Поэт, написавший великие строчки, был большим любителем винного зелья, и дышал он чаще винными парами, но такой момент не смутил нашего учителя.
— Тэа Гиса, прочитайте нам! — Он махнул рукой и упал на стул, запрокинув голову и обмахиваясь кружевным платочком. Большой любитель всевозможных театральных эффектов, арис Гийон едва ли не падал в обморок каждый раз, стоило лишь подзабыть одно слово из его любимых поэм. Он свято верил, будто на светских приемах мы только и будем, что, блистая эрудицией, беспрестанно читать поклонникам стихи, хотя по традиции полагалось бы наоборот.

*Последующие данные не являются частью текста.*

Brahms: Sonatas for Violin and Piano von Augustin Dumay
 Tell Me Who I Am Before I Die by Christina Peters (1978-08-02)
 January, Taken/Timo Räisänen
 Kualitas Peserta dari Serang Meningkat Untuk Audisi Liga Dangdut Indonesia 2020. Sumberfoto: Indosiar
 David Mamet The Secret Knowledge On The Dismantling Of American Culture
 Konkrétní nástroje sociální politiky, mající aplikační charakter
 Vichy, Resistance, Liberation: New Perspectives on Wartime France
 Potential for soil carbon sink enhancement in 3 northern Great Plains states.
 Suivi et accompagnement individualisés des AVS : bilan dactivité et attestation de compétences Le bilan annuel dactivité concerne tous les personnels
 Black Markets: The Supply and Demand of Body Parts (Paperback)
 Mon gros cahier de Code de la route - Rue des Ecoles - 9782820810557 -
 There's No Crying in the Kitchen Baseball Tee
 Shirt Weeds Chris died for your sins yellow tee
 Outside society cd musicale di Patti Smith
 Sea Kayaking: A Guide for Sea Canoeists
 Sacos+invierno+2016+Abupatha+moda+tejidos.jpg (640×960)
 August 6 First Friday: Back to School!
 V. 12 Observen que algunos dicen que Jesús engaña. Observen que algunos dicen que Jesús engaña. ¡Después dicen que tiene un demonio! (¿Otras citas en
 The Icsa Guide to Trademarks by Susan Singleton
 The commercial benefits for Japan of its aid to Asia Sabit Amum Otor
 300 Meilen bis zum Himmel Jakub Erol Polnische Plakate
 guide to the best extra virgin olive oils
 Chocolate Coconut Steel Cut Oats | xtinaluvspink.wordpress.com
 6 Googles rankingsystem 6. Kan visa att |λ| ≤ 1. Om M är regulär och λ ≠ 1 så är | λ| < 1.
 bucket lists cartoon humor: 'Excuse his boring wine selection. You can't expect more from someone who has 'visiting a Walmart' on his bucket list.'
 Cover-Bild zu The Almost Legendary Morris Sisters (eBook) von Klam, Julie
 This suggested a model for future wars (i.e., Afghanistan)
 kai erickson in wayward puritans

Будучи мужчиной изящного телосложения, весьма легким и воздушным, он постоянно следил за своим весом, а наши модницы именно к нему обращались за советом или консультацией относительно популярных диет. Видимо, арис полагал, что, превысив установленную норму, он не сможет «парить» во время чтения самых возвышенных поэм. И так и норовил оторваться от земли, когда услаждал наш слух новыми стихами, особенно своего сочинения. То есть вытягивался в струнку, поднимался на носочки и тонким голосом принимался делиться с миром очередным шедевром.
— Ах, нет, все не так! О, вы меня убиваете! Слезы, вы слышите, в этих строчках звучат слезы.
— Что же мне, расплакаться, арис? — не выдержала читавшая с выражением и без ошибок Леанна Гиса. Наша самая большая любительница поэзии. Она могла процитировать наизусть не менее тридцати поэм.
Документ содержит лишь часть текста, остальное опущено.